Police Forcibly Repatriate 101 Montangnards

Police entered a refugee facility in Phnom Penh on Wednesday, hitting some Montagnards who did not want to leave, then physically forcing them into buses before escorting more than 100 back to Vietnam, the UN High Commissioner for Refugees and relief workers said.

One hundred and one Montagnards who have not been granted refugee status were dragged or escorted by police out of the shelter, which is run by the government and the UNHCR, said Inna Gladkova, associate protection officer with the agency.

The forced repatriation prompted at least 50 Montagnards to leave another UNHCR facility in protest before they were escorted back by police, the Interior Ministry said.

During the removal from the Site One facility, “the Montagnards resisted passionately, many were crying and screaming as they were carried out,” Gladkova said. “Some tried to jump over the compound wall but weren’t successful.”

The UNHCR saw someone hitting Montagnards during the removal, Gladkova said.

“We intervened,” she said, adding that UNHCR officials physically placed themselves between police and the hill tribesmen.

“In several instances there were electric batons used to threaten Montagnards to leave the site,” though the UNHCR did not directly observe anyone receiving shocks, Gladkova said.

The UNHCR recommended police not use excessive force, she said, adding that police tried to conduct the operation as smoothly as possible.

“It was a very sad process,” she said, but added: “The outcome could have been a lot worse.”

At about 6 am, dozens of police officers sealed off the road to Site One, refusing to let reporters closer than about 300 meters from the building. Some police officials were carrying AK-47s.

Before police entered, one Montagnard inside said by telephone that he did not want to go to Vietnam, adding that there were many, many children’ inside the facility.

“We don’t want to go to Vietnam but the Cambodian government doesn’t let us stay here,” he said. “Many Montagnards cry, they cry so much to go back.
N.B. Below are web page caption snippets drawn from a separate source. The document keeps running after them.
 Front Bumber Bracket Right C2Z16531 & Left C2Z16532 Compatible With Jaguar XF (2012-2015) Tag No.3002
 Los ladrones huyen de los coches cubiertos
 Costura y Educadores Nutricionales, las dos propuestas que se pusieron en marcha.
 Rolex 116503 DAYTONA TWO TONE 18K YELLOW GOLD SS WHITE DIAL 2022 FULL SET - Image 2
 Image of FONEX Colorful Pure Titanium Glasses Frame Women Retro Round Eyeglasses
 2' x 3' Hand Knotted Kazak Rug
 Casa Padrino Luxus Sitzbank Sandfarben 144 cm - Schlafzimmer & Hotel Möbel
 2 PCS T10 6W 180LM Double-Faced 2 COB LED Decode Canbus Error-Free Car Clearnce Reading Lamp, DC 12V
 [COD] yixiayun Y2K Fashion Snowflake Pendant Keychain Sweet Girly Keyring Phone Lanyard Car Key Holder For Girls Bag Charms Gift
If we go back to Vietnam we’ll die.’

After 6:20 am, he could no longer be contacted.

One person inside the facility said police hit some Montagnards with electric batons after they sat down and refused to move.

“I saw electric lights flashing and I heard people groan,” the person said, asking not to be identified. “Even ordinary police thought it was over the top…. This is a disgrace.”
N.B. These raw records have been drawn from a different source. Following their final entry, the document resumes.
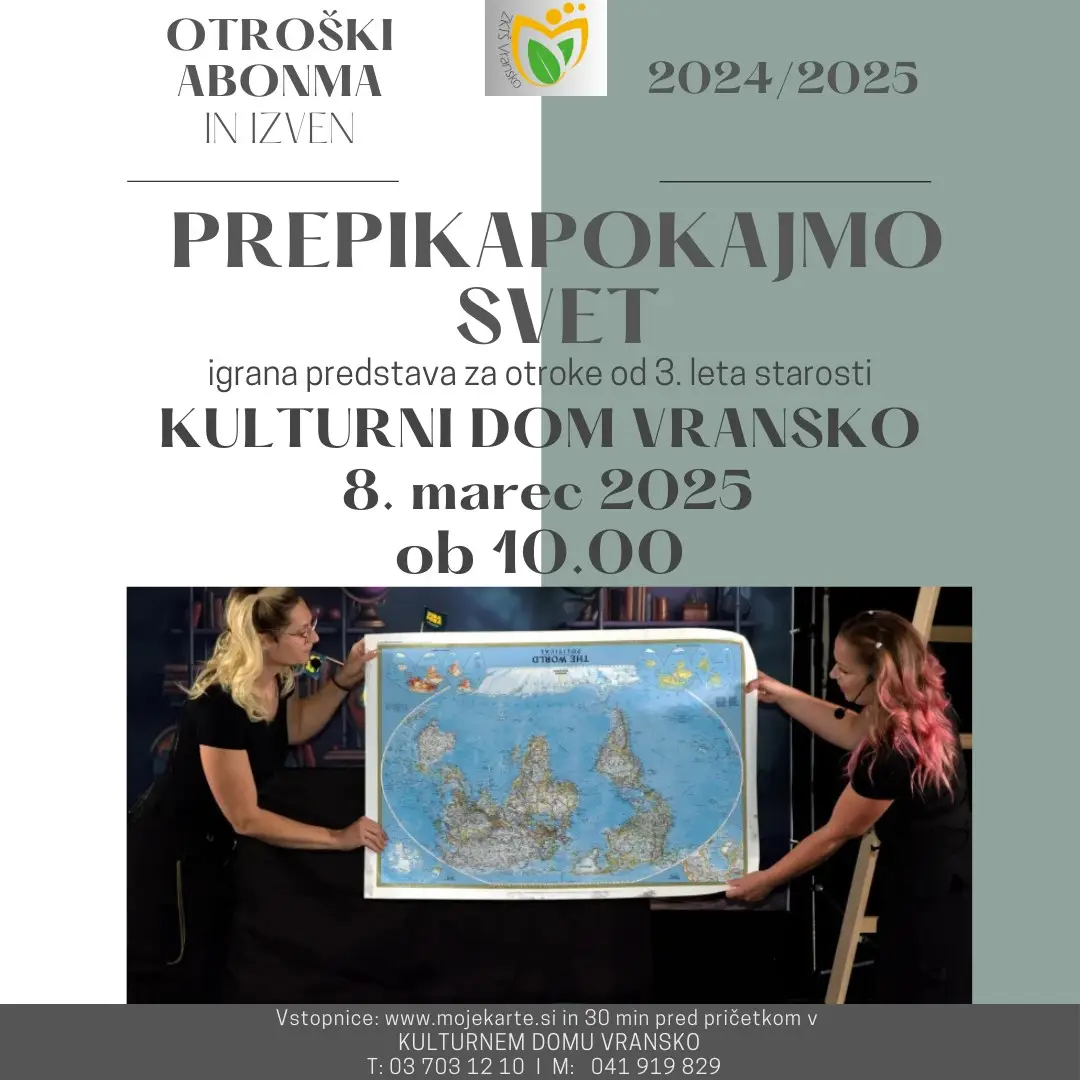 Prepikapokajmo svet, otroški abonma in izven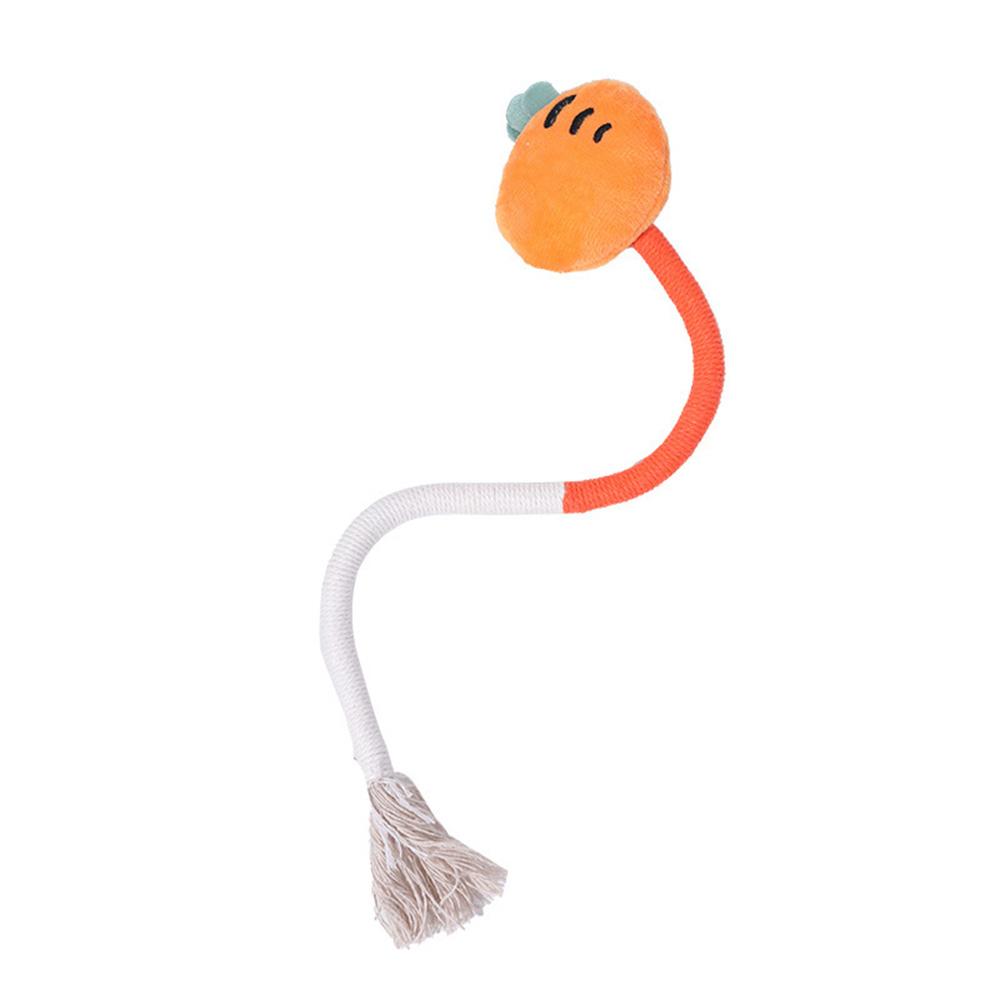 Cat Chew Rope Toy with Catnip Inside, Interactive Teaser Wand for Self-Entertainment, Durable Wear-Resistant Teething Pet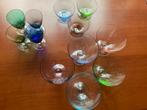 VINTAGE MAX VERBOEKET gekleurde glazen, Antiek en Kunst, Antiek | Glas en Kristal, Ophalen of Verzenden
A relief worker outside also said that police appeared to use electric batons.

“We heard zap-zap-zap noises and a tremendous wailing” from inside the facility, the relief worker said.

Following the removal, about 50 or 60 Montagnards at the Site Two refugee facility in Phnom Penh spilled onto the street and started walking toward the first site, shouting, “We don’t want to go to Vietnam,” said Chhay Sinarith, director of the Interior Ministry’s information department.
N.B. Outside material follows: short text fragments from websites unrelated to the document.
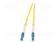 VALOKUITU PATCH-KAAPELI - LC/UPC,MOLEMMIN PUOLIN 9/125UM - Patchcordit ja valokuitu-pigtailit - QOLTEC-54329 - 2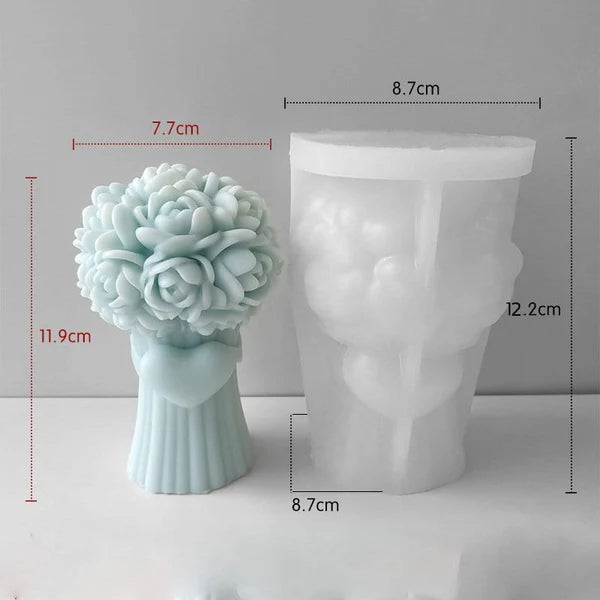 Rose Bouquet Candle Handmade Mould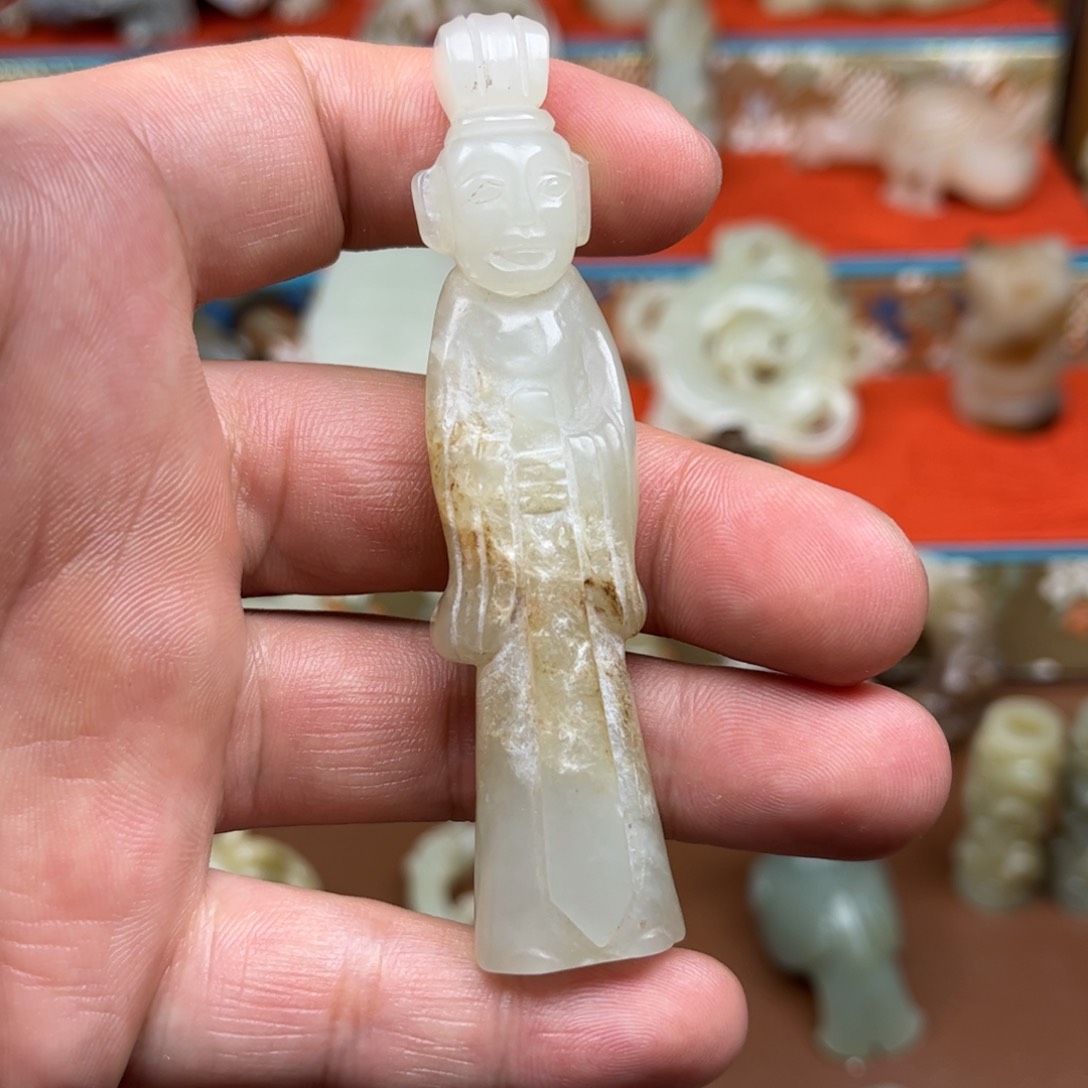 和田玉挂件未镶嵌湛**物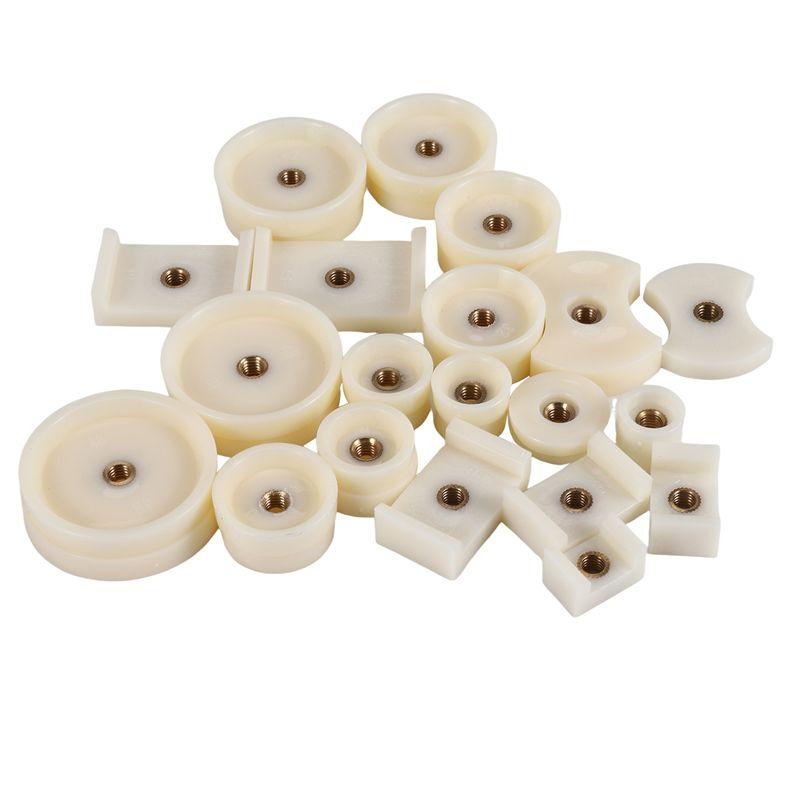 ABJI-Pack Of 20 Watch Back Press Fitting Dies Watch Repair Kit Round And Rectangular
“They attempted to go to help their friends in Site One, demanding not to send them back to Vietnam. They did not attempt to run away, just hold a peaceful demonstration,” he said.

About 100 police officials escorted them back to Site Two shortly after 7 am, said Chantha Lach, a Reuters cameraman who witnessed the incident.

After their removal from Site One, the 101 Montagnards were driven to the Bavet border crossing in Svay Rieng province in two buses, accompanied by three truckloads of police, some of whom were carrying gas masks, tear gas and electric batons. The two buses appeared to drive directly into Vietnam.

Of the 101 Montagnards, seven identified themselves to Vietnamese authorities as Cambodians and have been allowed to return to Cambodia, Chhay Sinarith said.

The US Embassy voiced concern about the repatriation Wednesday.

We have raised US objections about this repatriation with senior levels of the Cambodian government, an embassy spokesman said. We’ve also raised objections with senior Vietnamese officials and urged Vietnam to delay the repatriation in order to give the US more time to consider other options for these individuals.

We call on the governments of Cambodia and Vietnam to refrain from forcibly returning the screened out Montagnards, he added.

The Cambodian Human Rights Action Committee, a collection of rights NGOs, released a statement Wednesday questioning UNHCR’s decision not to grant refugee status to members of the group.

The committee urged the UNHCR to seek complete and accurate information about the group, to ensure its members are not persecuted in Vietnam.

Vietnam has said returning Montagnards are not persecuted.

Government spokesman Khieu Kanharith and Ly Quang Bich, political counselor at the Vietnamese Embassy, could not be reached for comment.